• [Extrait cité]:
· · · ·

Agir avec nous

image
Nos articles > La PAC, son match, ses prolongations et ses conséquences

15 juillet 2021

La PAC, son match, ses prolongations et ses conséquences

icone

En mars 2021, une lettre ouverte des organisations paysannes d’Afrique de l’Ouest rassemblées dans la campagne Mon Lait est Local a été adressée à l’Union européenne (UE). Cette lettre a mis l’accent sur les effets de la réforme de la Politique agricole commune (PAC) de l’UE dans les pays tiers. Fin juin l’UE s’est accordée sur une nouvelle PAC pour la période 2023-2027. Comme à l’Euro du foot, la partie connaît depuis lors ses prolongations : les Etats vont entrer en jeu pour présenter leurs plans stratégiques nationaux. Analysons ce match et ses conséquences sur les paysannes et paysans d’Afrique, d’Amérique Latine et d’Asie.

Continuité ou réorientation ?

Le lancement du Pacte vert et de la stratégie de la Ferme à la Fourchette avait fait naître l’espoir que les 270 milliards d’euros de la PAC soient mis au service d’un politique alimentaire européenne ambitieuse contribuant à la transition écologique et aux droits humains en Europe et ailleurs dans le monde. Au premier bilan, les défenseurs de la continuité (le Conseil européen, le lobby de l’agro-industrie, les syndicats agricoles dominants) semblent l’avoir emporté sur les promoteurs d’une réorientation ambitieuse (parlement, ONGs environnementales et de solidarité Nord/Sud, paysans et paysannes).

La Commission a joué un rôle d’arbitre pour pousser à la conclusion de l’accord et vivre avec ses contradictions internes entre Pacte vert ambitieux et allergie à la régulation.  Les propositions du parlement et de la société civile, [1] pour réduire les déséquilibres actuels dans les zones rurales de l’UE (20% des fermes reçoivent 80% des subsides, les petites exploitations disparaissent au profit de fermes toujours plus grandes) ont été au mieux édulcorées voire rendues facultatives. Au niveau environnemental, les plans stratégiques nationaux ne seront pas soumis au Pacte vert et de nombreuses exceptions vont ralentir le fléchage des moyens financiers vers des pratiques favorables à l’environnement. [2]

Très peu de réformes favorables aux pays du Sud

Concernant les effets de la PAC dans les pays tiers et plus particulièrement sur les paysannes et paysans du Sud, les espoirs de réformes portent essentiellement sur la dimension exportatrice de la PAC. La recherche de marchés extérieurs comme débouchés (et de revenus pour l’agro-industrie) s’est en effet progressivement imposée comme l’axe dominant au détriment de l’objectif premier centré sur la sécurité alimentaire européenne. Trois grands types d’impact de la PAC sur les agricultures paysannes du Sud ont été identifiés par les ONG et acteurs du Sud [3] :

– Les paiements directs sur les produits exportés dans les pays du Sud induisent un effet de dumping nuisant aux filières locales. Par exemple, les exportations européennes de volaille ou de lait alimentées par une dérégulation des marchés favorables à la surproduction et des aides qui permettent de vendre sous les coûts de production sur les marchés internationaux.

· · · ·

• [Objectif énoncé A]: Dans l'article sur la PAC, sur quelle période porte la nouvelle PAC adoptée par l'UE fin juin ?
• [Objectif énoncé B]: Reproduisez fidèlement le passage de l'article sur la PAC qui va de « En mars 2021, une » jusqu'à « Continuité ou réorientation ? ».

• [Données fournies]:
· · · ·

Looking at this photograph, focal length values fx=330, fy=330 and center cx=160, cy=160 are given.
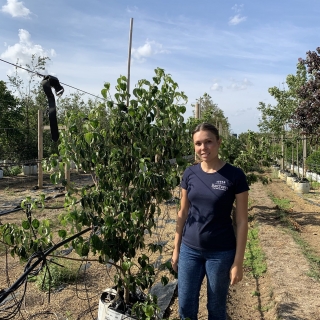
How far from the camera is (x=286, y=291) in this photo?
3754 mm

· · · ·

• [Réponse attendue A]: La période 2023-2027.

• [Réponse attendue B]:
En mars 2021, une lettre ouverte des organisations paysannes d’Afrique de l’Ouest rassemblées dans la campagne Mon Lait est Local a été adressée à l’Union européenne (UE). Cette lettre a mis l’accent sur les effets de la réforme de la Politique agricole commune (PAC) de l’UE dans les pays tiers. Fin juin l’UE s’est accordée sur une nouvelle PAC pour la période 2023-2027. Comme à l’Euro du foot, la partie connaît depuis lors ses prolongations : les Etats vont entrer en jeu pour présenter leurs plans stratégiques nationaux. Analysons ce match et ses conséquences sur les paysannes et paysans d’Afrique, d’Amérique Latine et d’Asie.

Continuité ou réorientation ?